March 9, 2012 — Due to the unusually high volume of e-mails that I’ve received in response to this series (Part 1 and Part 2) I want to publicly announce and make it perfectly clear that I never said or implied that the erosion of timeshare sales and marketing reps’ earnings was the direct result of a conspiracy perpetrated by timeshare developers.
So here’s the scoop. For the record this race to the bottom in earnings of sales and marketing reps commissions knows no boundaries and has occurred in nearly all sales jobs across the board regardless of the industry, product or service being ‘marketed’ and is not exclusive to the Timeshare Industry.
In fact as reported by the mainstream media (and eliminating government employment opportunities) most pay in the private sector over the past several decades is lower today (in real dollars/purchasing power) than in previous years and has occurred in most fields whether a person is ‘selling’ retail at the Mall, a receptionist for a Dentist or Lawyer, a mechanic at the local garage and so forth.

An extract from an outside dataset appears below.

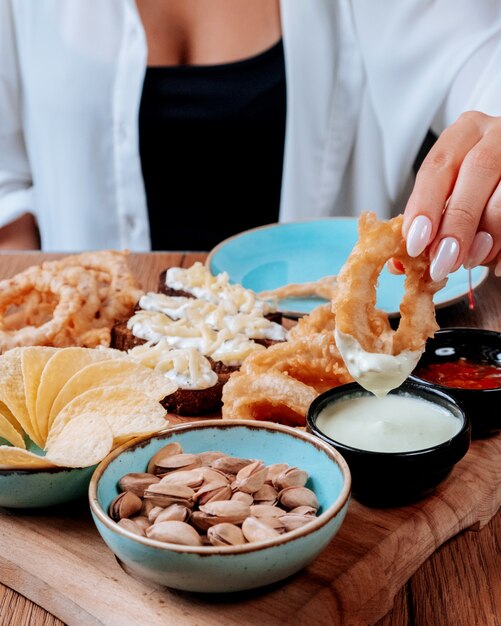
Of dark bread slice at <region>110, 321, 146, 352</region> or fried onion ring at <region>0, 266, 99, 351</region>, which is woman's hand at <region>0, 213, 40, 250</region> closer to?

There is, however, no doubt in my mind that over the past many years timeshare developers— say at one of their annual events such as the upcoming ARDA World 2012 Convention & Exposition (in Las Vegas, first week of April)— never held a ‘session’ with a lecture discussing (e.g.) “How To Improve Your Sales Reps’ Income”.

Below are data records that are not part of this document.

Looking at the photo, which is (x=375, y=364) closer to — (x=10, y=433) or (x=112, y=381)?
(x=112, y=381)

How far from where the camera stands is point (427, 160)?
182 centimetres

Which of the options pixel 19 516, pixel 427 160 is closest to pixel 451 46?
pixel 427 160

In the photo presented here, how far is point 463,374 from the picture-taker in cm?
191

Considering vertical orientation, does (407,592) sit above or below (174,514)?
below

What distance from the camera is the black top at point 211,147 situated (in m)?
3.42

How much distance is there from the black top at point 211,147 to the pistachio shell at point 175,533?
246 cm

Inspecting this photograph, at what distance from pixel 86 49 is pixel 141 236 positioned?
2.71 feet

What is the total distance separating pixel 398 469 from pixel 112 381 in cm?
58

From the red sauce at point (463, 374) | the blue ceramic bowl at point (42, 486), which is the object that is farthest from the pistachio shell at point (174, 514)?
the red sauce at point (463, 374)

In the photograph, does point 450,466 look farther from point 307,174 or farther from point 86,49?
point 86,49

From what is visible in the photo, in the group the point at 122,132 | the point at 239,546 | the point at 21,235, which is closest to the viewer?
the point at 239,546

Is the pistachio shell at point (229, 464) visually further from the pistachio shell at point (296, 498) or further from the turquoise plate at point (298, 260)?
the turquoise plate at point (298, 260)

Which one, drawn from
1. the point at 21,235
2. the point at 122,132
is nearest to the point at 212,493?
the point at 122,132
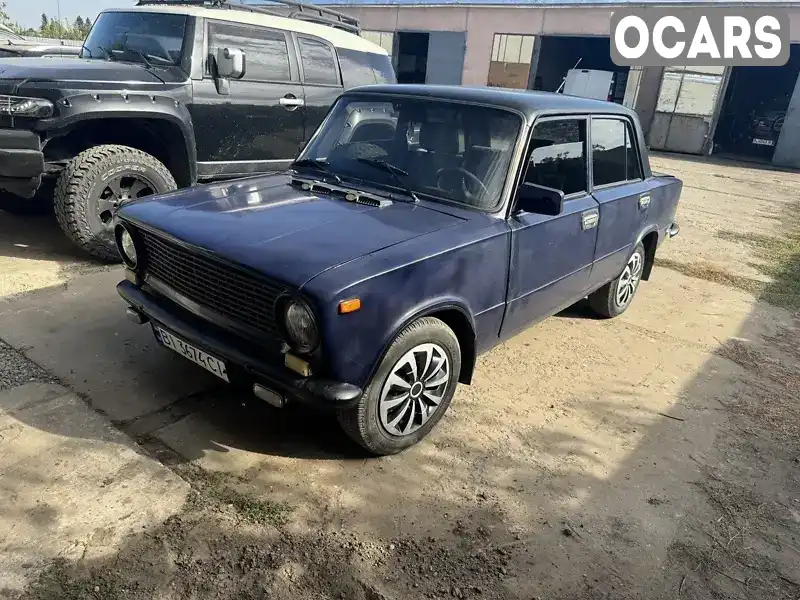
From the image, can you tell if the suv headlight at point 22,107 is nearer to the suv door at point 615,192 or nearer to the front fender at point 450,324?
the front fender at point 450,324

What did occur over many years was that not a whole lot of thought went into the reps’ career options, including their pay. Essentially the original developers decided what they thought a decent ‘cut of the action’ should be (say, 10%) to pay their reps and it has been that way since day one with the caveat that in time some developers raised the points paid while others began to lower them.
As an analogy only, reps’ pay has been treated as if in 1969 the developers of the era thought that paying their (e.g.) room hostess $1.50 per hour was sufficient and then over the next 43 years left that pay at that level. Of course that didn’t occur for those ‘hourly’ employees because the market conditions changed as did minimum wage laws (increases), etc.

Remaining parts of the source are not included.